Journal of Biological Systems | 2006
Edward R. Dougherty; Ulisses Braga-Neto
Knowing the roles of mathematics and computation in experimental science is important for computational biology because these roles determine to a great extent how research in this field should be pursued and how it should relate to biology in general. The present paper examines the epistemology of computational biology from the perspective of modern science, the underlying principle of which is that a scientific theory must have two parts: (1) a structural model, which is a mathematical construct that aims to represent a selected portion of physical reality and (2) a well-defined procedure for relating consequences of the model to quantifiable observations. We also explore the contingency and creative nature of a scientific theory. Among the questions considered are: Can computational biology form the theoretical core of biology? What is the basis, if any, for choosing one particular model over another? And what is the role of computation in science, and in biology in particular?
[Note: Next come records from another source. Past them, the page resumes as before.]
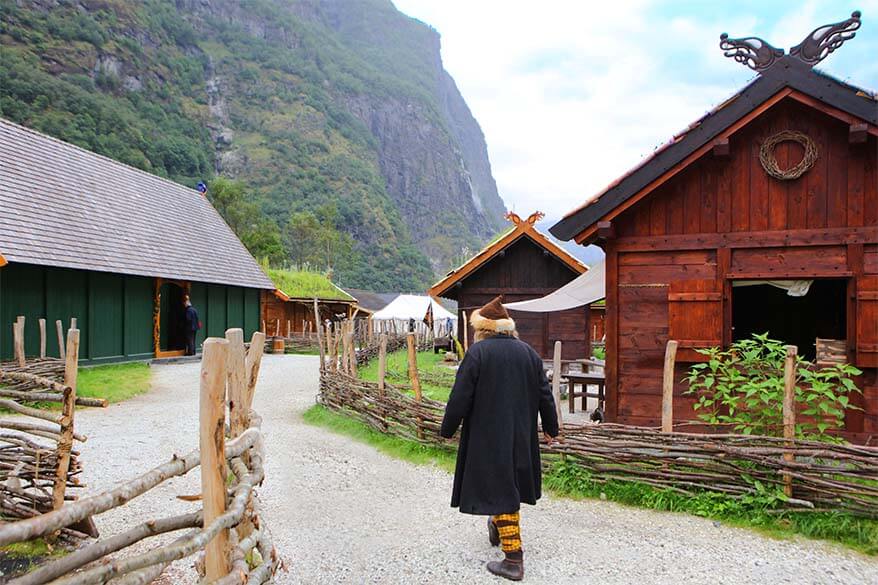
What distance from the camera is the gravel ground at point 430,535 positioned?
4156 mm

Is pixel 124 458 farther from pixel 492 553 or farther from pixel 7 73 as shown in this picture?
pixel 7 73

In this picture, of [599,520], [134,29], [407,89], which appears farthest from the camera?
[407,89]

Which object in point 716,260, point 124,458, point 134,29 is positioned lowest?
point 124,458

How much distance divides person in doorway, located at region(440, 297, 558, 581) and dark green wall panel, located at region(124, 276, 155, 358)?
15765 millimetres

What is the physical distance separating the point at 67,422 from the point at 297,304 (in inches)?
985

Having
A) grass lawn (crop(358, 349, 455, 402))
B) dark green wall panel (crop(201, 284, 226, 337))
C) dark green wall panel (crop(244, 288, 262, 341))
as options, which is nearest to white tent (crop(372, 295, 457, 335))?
dark green wall panel (crop(244, 288, 262, 341))

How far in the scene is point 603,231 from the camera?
277 inches

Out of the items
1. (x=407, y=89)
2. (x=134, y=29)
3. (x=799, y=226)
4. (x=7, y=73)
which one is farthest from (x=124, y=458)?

We examine how this broad epistemological framework applies to important statistical methodologies pertaining to computational biology, such as expression-based phenotype classification, gene regulatory networks, and clustering. We consider classification in detail, as the epistemological issues raised by classification are related to all computational-biology topics in which statistical prediction plays a key role. We pay particular attention to classifier-model validity and its relation to estimation rules.